La injusta apreciación pública sobre muchas de las reformas macroeconómicas de Salinas (la privatización, la apertura al exterior, la reforma en el campo) no puede ceder, en el ánimo público, ante un agravio que se creía superado y que la realidad finalmente ahondó. Salinas no es el primer presidente que tolera o favorece a un hermano torvo y corrupto. Pero sí es el primer presidente que habiendo convocado la fe casi unánime de los mexicanos en torno a su inteligencia e integridad, no supo administrar su éxito, no supo calibrar lo que su crédito significaba, y lo dilapidó.

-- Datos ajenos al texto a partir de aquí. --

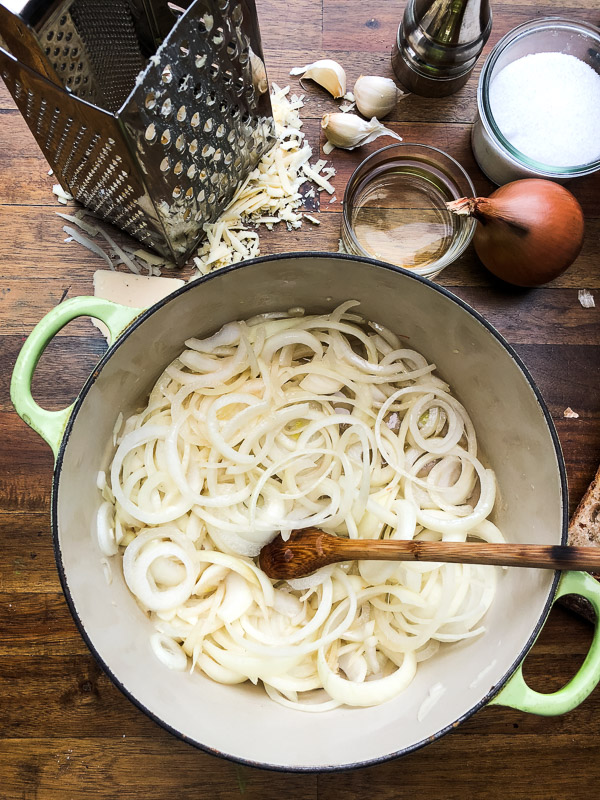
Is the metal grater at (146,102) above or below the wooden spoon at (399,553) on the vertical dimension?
above

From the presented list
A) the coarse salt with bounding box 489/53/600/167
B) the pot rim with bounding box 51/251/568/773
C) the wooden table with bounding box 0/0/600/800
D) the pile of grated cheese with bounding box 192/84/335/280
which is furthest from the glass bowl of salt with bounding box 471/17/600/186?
the pot rim with bounding box 51/251/568/773

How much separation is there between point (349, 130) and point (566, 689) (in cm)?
115

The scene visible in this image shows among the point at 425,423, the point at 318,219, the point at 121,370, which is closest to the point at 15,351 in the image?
the point at 121,370

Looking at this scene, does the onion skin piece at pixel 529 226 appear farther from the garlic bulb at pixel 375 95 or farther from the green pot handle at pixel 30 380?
the green pot handle at pixel 30 380

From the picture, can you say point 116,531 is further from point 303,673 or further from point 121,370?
point 303,673

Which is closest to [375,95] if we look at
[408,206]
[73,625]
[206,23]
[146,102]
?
[408,206]

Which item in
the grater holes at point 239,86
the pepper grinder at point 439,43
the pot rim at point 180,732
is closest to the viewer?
the pot rim at point 180,732

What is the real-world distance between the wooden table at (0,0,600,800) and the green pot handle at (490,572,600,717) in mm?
364

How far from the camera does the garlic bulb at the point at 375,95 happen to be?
1396 millimetres

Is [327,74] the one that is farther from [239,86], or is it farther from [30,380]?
[30,380]

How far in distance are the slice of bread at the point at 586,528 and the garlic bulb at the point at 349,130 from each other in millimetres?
888

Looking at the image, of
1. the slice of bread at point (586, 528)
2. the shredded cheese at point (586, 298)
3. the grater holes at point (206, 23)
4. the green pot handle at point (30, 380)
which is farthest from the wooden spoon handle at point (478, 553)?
the grater holes at point (206, 23)

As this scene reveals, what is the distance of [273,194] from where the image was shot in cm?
141

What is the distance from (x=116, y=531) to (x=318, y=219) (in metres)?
0.79
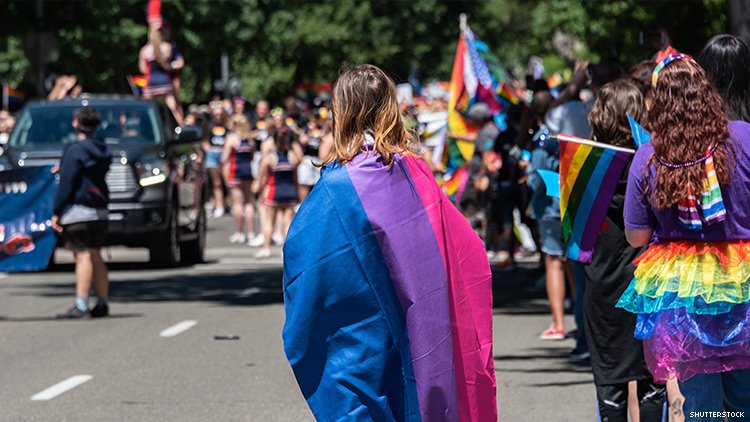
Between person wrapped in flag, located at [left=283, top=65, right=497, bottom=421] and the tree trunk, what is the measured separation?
6.15 meters

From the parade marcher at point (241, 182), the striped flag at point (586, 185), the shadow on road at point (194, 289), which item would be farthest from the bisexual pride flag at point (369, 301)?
the parade marcher at point (241, 182)

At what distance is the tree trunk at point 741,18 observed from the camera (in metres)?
10.8

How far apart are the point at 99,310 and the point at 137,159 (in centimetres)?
432

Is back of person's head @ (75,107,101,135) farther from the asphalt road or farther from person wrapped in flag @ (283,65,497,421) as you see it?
person wrapped in flag @ (283,65,497,421)

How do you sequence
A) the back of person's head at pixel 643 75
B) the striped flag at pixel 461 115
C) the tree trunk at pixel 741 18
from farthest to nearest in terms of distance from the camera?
1. the striped flag at pixel 461 115
2. the tree trunk at pixel 741 18
3. the back of person's head at pixel 643 75

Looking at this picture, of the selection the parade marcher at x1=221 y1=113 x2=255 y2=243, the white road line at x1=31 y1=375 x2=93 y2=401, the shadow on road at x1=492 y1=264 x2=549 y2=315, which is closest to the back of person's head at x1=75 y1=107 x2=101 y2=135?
the white road line at x1=31 y1=375 x2=93 y2=401

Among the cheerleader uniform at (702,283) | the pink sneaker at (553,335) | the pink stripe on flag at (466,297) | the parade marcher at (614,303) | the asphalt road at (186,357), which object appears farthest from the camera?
the pink sneaker at (553,335)

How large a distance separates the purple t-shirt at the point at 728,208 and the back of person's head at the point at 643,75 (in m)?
3.17

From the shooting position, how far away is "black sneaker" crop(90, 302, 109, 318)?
13734 mm

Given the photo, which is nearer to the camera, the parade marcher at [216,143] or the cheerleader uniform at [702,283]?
the cheerleader uniform at [702,283]

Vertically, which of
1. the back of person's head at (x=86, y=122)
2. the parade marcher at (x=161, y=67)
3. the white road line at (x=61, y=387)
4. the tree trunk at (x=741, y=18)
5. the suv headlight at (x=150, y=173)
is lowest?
the suv headlight at (x=150, y=173)

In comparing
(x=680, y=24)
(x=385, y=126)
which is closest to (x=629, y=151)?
(x=385, y=126)

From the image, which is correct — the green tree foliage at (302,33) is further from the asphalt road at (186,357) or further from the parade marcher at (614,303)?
the parade marcher at (614,303)

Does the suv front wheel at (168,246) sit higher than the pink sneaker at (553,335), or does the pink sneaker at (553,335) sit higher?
the pink sneaker at (553,335)
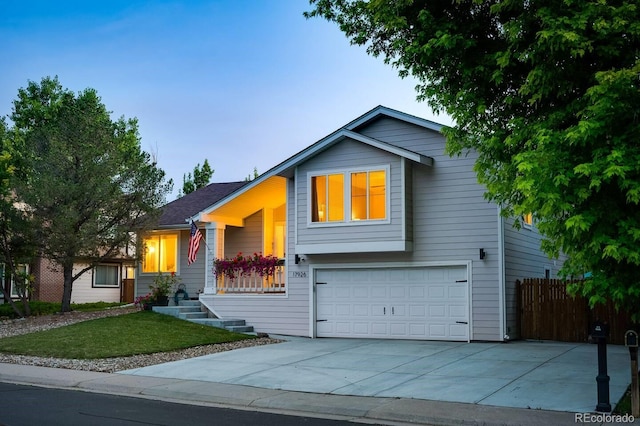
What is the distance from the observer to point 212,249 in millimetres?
21938

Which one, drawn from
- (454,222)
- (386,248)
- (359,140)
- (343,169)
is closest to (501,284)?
(454,222)

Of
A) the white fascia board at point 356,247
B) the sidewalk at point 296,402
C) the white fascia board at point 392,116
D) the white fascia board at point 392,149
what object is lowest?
the sidewalk at point 296,402

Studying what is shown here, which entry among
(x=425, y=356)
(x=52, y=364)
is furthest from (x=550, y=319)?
(x=52, y=364)

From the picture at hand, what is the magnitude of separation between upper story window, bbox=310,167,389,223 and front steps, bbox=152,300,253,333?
418 cm

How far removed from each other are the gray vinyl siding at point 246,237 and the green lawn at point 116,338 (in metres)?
4.19

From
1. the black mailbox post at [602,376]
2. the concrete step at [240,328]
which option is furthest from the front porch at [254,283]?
the black mailbox post at [602,376]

A todo lo largo del sexenio, no faltaron voces que señalaron el único camino para consolidar el éxito económico: avanzar en el mismo sentido y con igual decisión en la reforma política (lo cual hubiese implicado la puesta en cintura de Raúl Salinas). Es posible que esa apertura política hubiera modificado o hasta congelado algunas reformas económicas. Pero valía intentarla porque sólo a través de ella podía alcanzarse un verdadero consenso nacional sobre esas reformas, que de otra suerte quedaron como imposiciones de la cúspide. La democratización inmediata era necesaria no sólo por estar en el sentido de los tiempos.

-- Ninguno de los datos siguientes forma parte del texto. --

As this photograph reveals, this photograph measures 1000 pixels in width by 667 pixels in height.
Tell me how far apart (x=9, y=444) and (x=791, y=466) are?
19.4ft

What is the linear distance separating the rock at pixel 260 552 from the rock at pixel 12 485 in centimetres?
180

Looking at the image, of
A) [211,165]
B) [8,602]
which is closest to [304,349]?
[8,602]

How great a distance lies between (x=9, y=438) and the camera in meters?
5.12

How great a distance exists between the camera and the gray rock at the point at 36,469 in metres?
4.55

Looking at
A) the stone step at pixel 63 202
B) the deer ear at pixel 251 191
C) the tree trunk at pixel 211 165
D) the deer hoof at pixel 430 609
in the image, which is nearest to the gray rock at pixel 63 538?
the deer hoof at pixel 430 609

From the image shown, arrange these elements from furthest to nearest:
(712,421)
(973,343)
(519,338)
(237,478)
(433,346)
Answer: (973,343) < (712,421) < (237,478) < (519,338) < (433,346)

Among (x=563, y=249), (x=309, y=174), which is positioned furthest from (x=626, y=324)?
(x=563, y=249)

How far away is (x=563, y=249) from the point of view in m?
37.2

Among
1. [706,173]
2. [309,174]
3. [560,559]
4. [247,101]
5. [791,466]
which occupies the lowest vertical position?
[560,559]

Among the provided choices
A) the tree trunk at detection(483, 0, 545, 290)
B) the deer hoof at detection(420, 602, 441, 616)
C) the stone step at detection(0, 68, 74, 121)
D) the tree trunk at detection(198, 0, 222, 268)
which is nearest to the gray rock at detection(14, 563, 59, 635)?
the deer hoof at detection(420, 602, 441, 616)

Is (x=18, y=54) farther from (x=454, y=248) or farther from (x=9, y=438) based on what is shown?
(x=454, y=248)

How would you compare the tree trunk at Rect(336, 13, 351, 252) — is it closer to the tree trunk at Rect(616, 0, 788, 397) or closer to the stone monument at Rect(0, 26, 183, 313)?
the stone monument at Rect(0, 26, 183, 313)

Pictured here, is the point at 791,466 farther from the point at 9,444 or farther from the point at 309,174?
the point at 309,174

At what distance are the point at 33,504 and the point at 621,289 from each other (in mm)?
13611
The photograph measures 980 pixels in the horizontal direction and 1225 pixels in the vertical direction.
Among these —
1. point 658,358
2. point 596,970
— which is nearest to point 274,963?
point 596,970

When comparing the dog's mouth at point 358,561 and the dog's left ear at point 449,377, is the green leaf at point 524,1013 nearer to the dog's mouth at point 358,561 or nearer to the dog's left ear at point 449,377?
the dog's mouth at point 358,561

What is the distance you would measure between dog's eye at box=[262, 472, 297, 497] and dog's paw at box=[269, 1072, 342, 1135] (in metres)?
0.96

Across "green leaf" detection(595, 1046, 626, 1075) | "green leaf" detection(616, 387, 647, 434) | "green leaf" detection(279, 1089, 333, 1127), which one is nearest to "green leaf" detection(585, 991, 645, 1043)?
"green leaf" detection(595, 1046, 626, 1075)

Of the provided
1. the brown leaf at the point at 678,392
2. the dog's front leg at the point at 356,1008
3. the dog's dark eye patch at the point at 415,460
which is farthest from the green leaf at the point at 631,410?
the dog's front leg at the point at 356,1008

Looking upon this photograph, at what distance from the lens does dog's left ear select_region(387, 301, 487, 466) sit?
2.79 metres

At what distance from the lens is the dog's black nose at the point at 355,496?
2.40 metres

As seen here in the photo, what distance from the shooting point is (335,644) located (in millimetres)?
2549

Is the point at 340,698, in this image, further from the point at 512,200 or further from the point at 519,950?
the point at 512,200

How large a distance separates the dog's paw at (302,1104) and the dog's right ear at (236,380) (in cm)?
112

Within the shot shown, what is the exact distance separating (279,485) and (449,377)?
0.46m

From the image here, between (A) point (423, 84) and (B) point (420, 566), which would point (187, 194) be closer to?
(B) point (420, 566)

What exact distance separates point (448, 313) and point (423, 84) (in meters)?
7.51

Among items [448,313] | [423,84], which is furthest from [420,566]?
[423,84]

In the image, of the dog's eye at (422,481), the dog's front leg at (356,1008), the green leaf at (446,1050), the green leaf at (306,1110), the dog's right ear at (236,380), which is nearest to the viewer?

En ensayos, artículos, declaraciones y entrevistas radiofónicas, algunos insistimos en trazar el obvio paralelo con el régimen porfiriano. "Salinas y sus tecnócratas no parecen siquiera creer que el precedente porfiriano guarda lección alguna" declaré por mi parte a Newsweek en octubre de 1992. El tiempo lo confirmó. Salinas pospuso el cambio hasta que el cambio lo arrasó, en un sentido no muy distinto al del legendario dictador. El levantamiento en Chiapas no fue una revolución pero sí una combinación compleja de revuelta y rebelión que aún no alcanzamos a desentrañar ni a resolver. Y Salinas vive ahora en el exilio con un desprestigio mucho mayor al de Porfirio Díaz.
Perdonar una vez es difícil, sobre todo si lo que se tiene que perdonar es imperdonable. Perdonar dos veces es quizá imposible. Pero Salinas no ha tenido siquiera la humildad de pedir perdón, teniendo amplios motivos para hacerlo. ¿Qué le queda? Dar la cara, defender su postura, aceptar sus errores, hablar con la verdad.